[Captioned web image data]
---
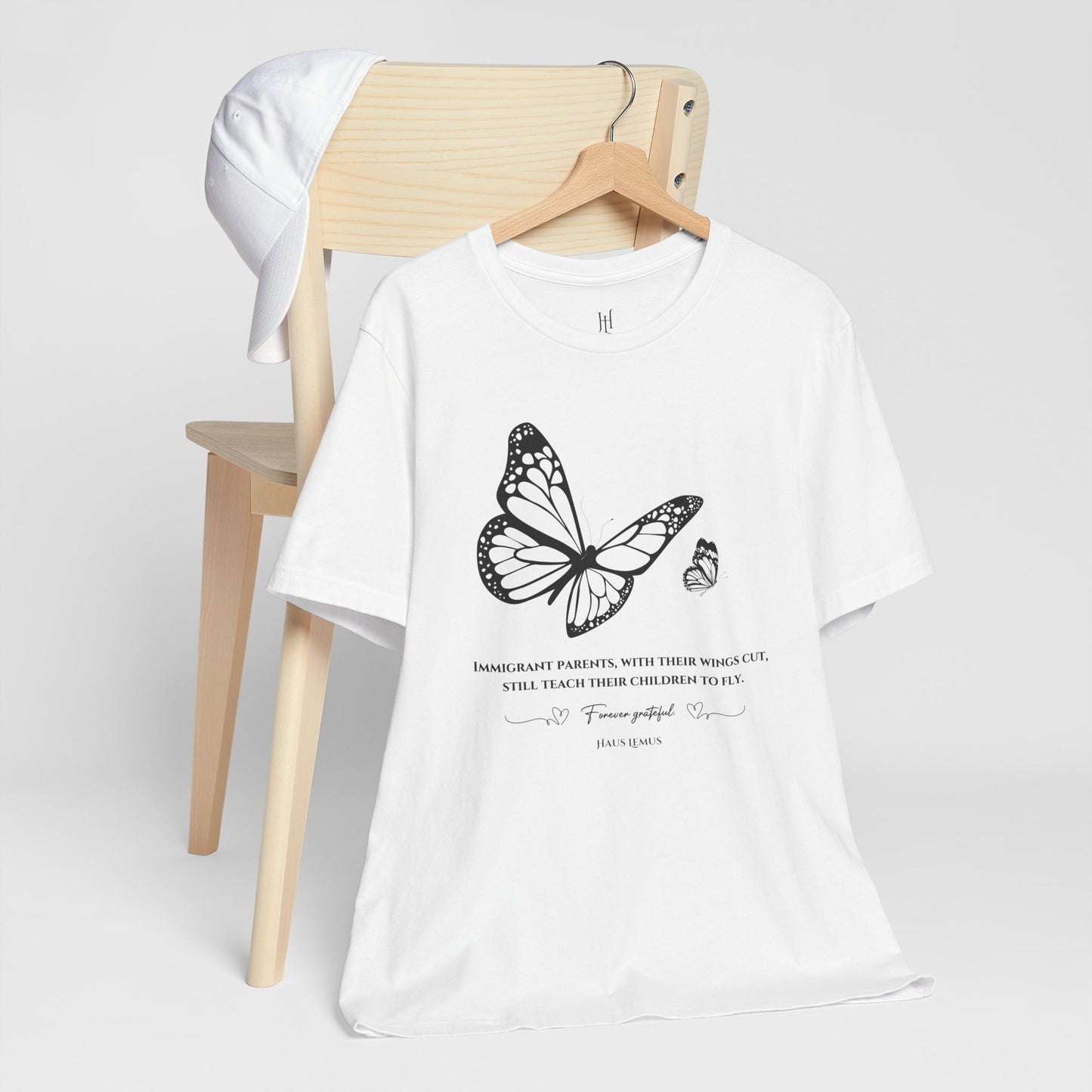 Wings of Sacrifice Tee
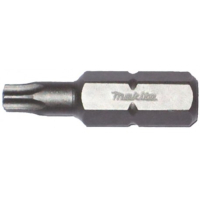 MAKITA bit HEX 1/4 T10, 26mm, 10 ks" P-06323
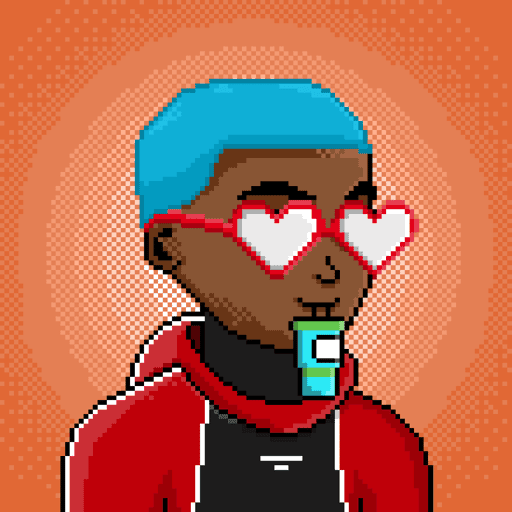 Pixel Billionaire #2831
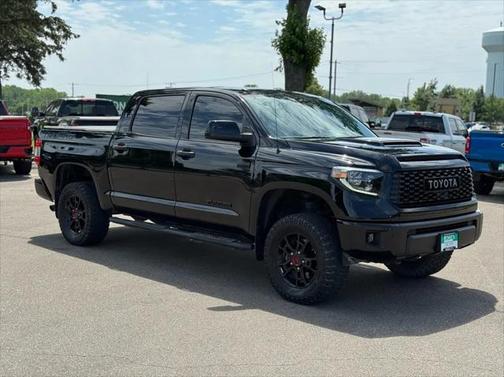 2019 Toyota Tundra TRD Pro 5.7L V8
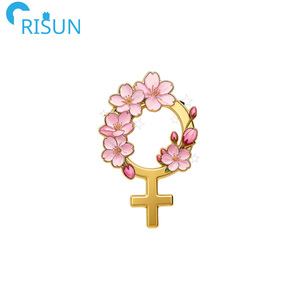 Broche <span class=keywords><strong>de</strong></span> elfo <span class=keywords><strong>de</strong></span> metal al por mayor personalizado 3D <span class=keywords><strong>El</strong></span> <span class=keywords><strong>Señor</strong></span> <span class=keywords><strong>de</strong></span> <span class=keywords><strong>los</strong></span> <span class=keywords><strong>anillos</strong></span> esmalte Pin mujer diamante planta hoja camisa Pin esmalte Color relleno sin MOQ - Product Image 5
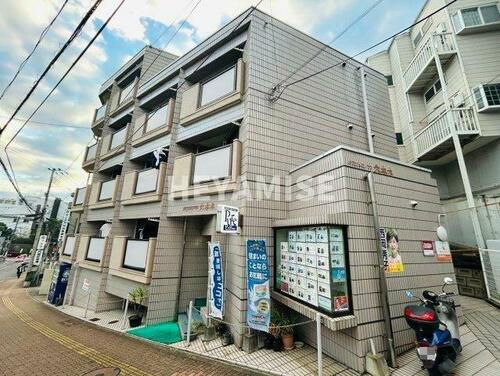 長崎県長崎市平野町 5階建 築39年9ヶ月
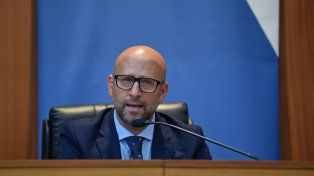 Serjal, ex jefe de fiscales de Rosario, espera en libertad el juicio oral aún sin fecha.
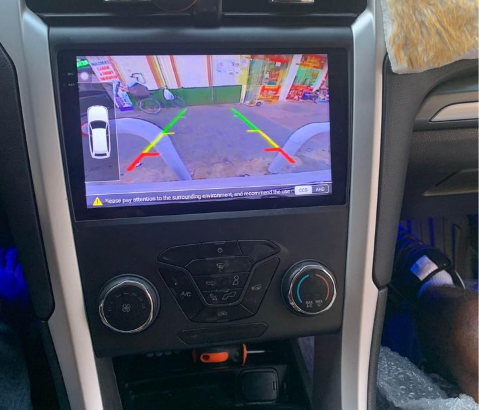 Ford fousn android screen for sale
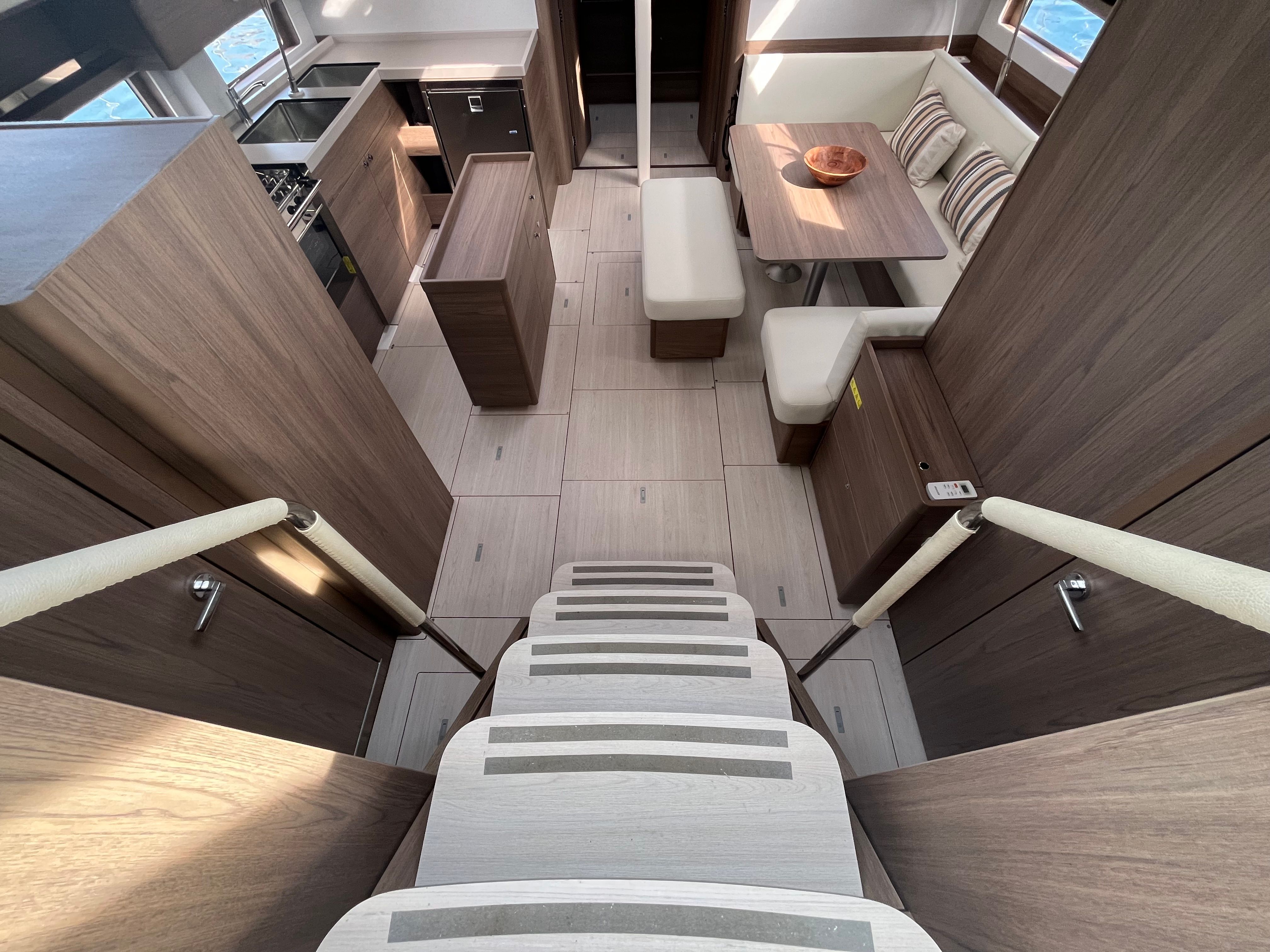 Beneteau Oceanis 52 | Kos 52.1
---
◆ Task to complete ◆
Output every line of the records above verbatim, leaving out the pictures.

◆ Exercise solution ◆
 Wings of Sacrifice Tee
 MAKITA bit HEX 1/4 T10, 26mm, 10 ks" P-06323
 Pixel Billionaire #2831
 2019 Toyota Tundra TRD Pro 5.7L V8
 Broche <span class=keywords><strong>de</strong></span> elfo <span class=keywords><strong>de</strong></span> metal al por mayor personalizado 3D <span class=keywords><strong>El</strong></span> <span class=keywords><strong>Señor</strong></span> <span class=keywords><strong>de</strong></span> <span class=keywords><strong>los</strong></span> <span class=keywords><strong>anillos</strong></span> esmalte Pin mujer diamante planta hoja camisa Pin esmalte Color relleno sin MOQ - Product Image 5
 長崎県長崎市平野町 5階建 築39年9ヶ月
 Serjal, ex jefe de fiscales de Rosario, espera en libertad el juicio oral aún sin fecha.
 Ford fousn android screen for sale
 Beneteau Oceanis 52 | Kos 52.1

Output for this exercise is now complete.